======== ENTRIES SUPPLIED ========

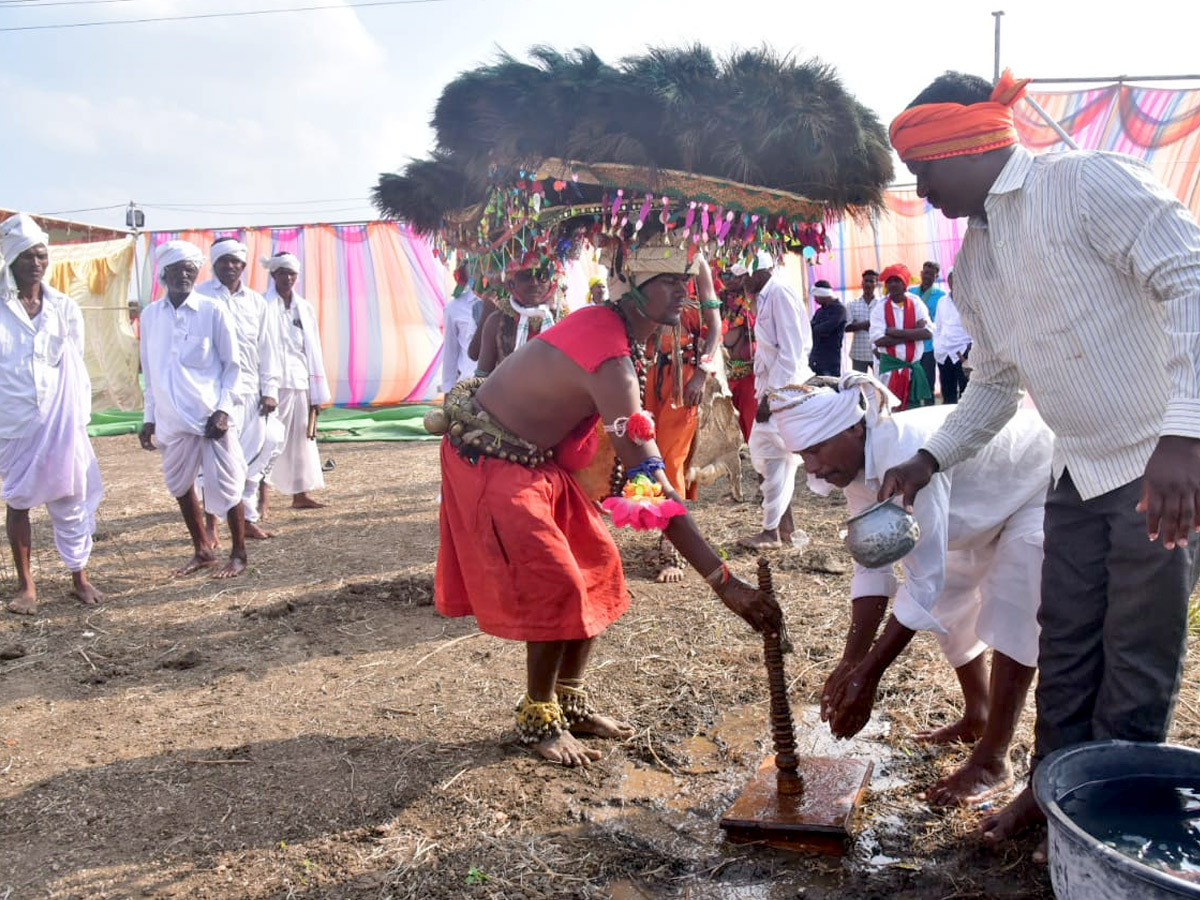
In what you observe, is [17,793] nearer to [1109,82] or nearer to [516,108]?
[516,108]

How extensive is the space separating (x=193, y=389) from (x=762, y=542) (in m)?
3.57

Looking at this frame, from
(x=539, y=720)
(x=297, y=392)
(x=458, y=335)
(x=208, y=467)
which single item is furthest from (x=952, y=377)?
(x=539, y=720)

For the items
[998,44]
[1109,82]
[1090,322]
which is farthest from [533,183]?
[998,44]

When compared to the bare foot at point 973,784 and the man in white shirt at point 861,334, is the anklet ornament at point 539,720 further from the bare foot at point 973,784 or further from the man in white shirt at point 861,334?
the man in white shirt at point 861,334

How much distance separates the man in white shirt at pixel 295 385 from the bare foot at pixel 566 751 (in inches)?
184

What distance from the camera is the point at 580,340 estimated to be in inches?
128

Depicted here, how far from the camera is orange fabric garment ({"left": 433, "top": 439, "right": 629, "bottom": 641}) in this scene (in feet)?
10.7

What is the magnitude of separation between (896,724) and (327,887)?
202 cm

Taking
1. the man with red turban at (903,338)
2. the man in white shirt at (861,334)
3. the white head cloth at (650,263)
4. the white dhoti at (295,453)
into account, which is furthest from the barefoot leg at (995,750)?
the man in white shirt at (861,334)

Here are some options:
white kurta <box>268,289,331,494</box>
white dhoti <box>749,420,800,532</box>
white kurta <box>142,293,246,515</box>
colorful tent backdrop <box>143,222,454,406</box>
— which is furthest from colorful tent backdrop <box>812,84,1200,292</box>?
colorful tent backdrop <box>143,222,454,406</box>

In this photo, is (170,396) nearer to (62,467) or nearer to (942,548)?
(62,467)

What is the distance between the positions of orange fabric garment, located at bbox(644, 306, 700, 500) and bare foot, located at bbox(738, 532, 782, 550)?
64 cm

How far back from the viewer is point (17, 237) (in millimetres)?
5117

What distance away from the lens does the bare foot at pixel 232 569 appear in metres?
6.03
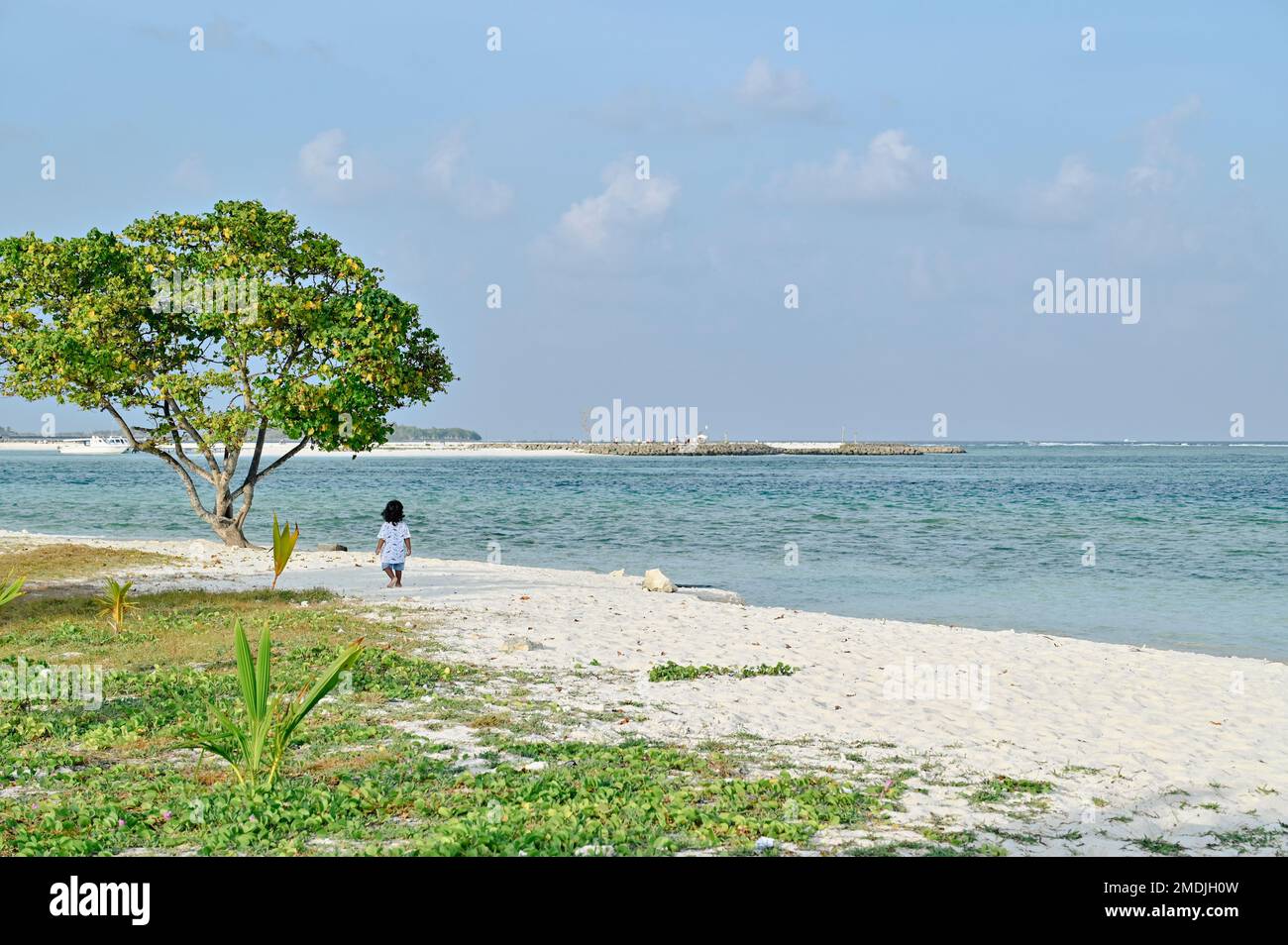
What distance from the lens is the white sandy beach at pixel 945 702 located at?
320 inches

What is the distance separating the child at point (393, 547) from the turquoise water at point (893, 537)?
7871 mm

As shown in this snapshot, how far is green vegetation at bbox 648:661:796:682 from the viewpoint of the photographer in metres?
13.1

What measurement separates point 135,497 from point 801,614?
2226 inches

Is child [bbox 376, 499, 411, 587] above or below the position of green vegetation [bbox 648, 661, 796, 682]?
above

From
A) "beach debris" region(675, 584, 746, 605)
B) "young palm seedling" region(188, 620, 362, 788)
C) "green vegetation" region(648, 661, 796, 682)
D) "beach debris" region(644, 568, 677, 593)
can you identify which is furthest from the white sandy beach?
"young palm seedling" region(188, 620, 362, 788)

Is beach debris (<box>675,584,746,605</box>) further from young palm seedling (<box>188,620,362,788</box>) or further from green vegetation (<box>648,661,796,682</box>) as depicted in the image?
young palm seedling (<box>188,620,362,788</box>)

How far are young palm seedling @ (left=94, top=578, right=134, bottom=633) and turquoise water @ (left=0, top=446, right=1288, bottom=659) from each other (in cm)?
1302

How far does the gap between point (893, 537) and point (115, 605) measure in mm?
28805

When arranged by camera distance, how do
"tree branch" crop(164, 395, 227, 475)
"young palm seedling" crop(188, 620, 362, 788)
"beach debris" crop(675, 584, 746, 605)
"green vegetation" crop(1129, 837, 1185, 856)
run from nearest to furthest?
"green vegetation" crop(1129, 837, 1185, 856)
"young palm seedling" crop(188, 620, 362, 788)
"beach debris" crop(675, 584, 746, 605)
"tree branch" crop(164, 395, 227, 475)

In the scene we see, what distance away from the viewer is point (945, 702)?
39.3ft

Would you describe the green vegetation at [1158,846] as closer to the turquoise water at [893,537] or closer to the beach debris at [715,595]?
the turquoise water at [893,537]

========

> **REQUIREMENTS**
Extract exactly the lines from the one containing "What is the distance between" through the last line of the records above, both included, and leave out the pictures.

> **SOLUTION FOR THIS PROBLEM**
What is the distance between the positions of orange fabric garment, located at bbox(644, 306, 700, 500) and bare foot, located at bbox(738, 532, 782, 550)?
64 cm

How far back from the viewer is point (17, 237) (in millimetres)?
5117

What distance away from the lens does the bare foot at pixel 232 569 appear in metres?
6.03
What distance from the lens is the white sandy beach at pixel 945 702 located at?
320 inches

What is the distance separating the child at point (393, 547) from the turquoise water at point (893, 537)?
7871 mm

As shown in this snapshot, how far is green vegetation at bbox 648:661:796:682 from the viewpoint of the photographer in metres?
13.1

What measurement separates point 135,497 from point 801,614?
2226 inches

Is child [bbox 376, 499, 411, 587] above or below the position of green vegetation [bbox 648, 661, 796, 682]?
above

From
A) "beach debris" region(675, 584, 746, 605)
B) "young palm seedling" region(188, 620, 362, 788)
C) "green vegetation" region(648, 661, 796, 682)
D) "beach debris" region(644, 568, 677, 593)
can you identify which is furthest from the white sandy beach?
"young palm seedling" region(188, 620, 362, 788)

Is beach debris (<box>675,584,746,605</box>) further from young palm seedling (<box>188,620,362,788</box>) or further from green vegetation (<box>648,661,796,682</box>) as depicted in the image?
young palm seedling (<box>188,620,362,788</box>)

How far are young palm seedling @ (left=94, top=578, right=134, bottom=633) and turquoise water @ (left=0, top=446, right=1288, bottom=659) from each other (in cm)?
1302

How far does the gap between point (893, 537) and point (115, 605) measure in mm?
28805

When arranged by camera distance, how do
"tree branch" crop(164, 395, 227, 475)
"young palm seedling" crop(188, 620, 362, 788)
"beach debris" crop(675, 584, 746, 605)
"green vegetation" crop(1129, 837, 1185, 856)
run from nearest to furthest?
"green vegetation" crop(1129, 837, 1185, 856)
"young palm seedling" crop(188, 620, 362, 788)
"beach debris" crop(675, 584, 746, 605)
"tree branch" crop(164, 395, 227, 475)

In the scene we see, what distance away from the viewer is point (945, 702)?
39.3ft

Would you describe the green vegetation at [1158,846] as closer to the turquoise water at [893,537] or closer to the beach debris at [715,595]?
the turquoise water at [893,537]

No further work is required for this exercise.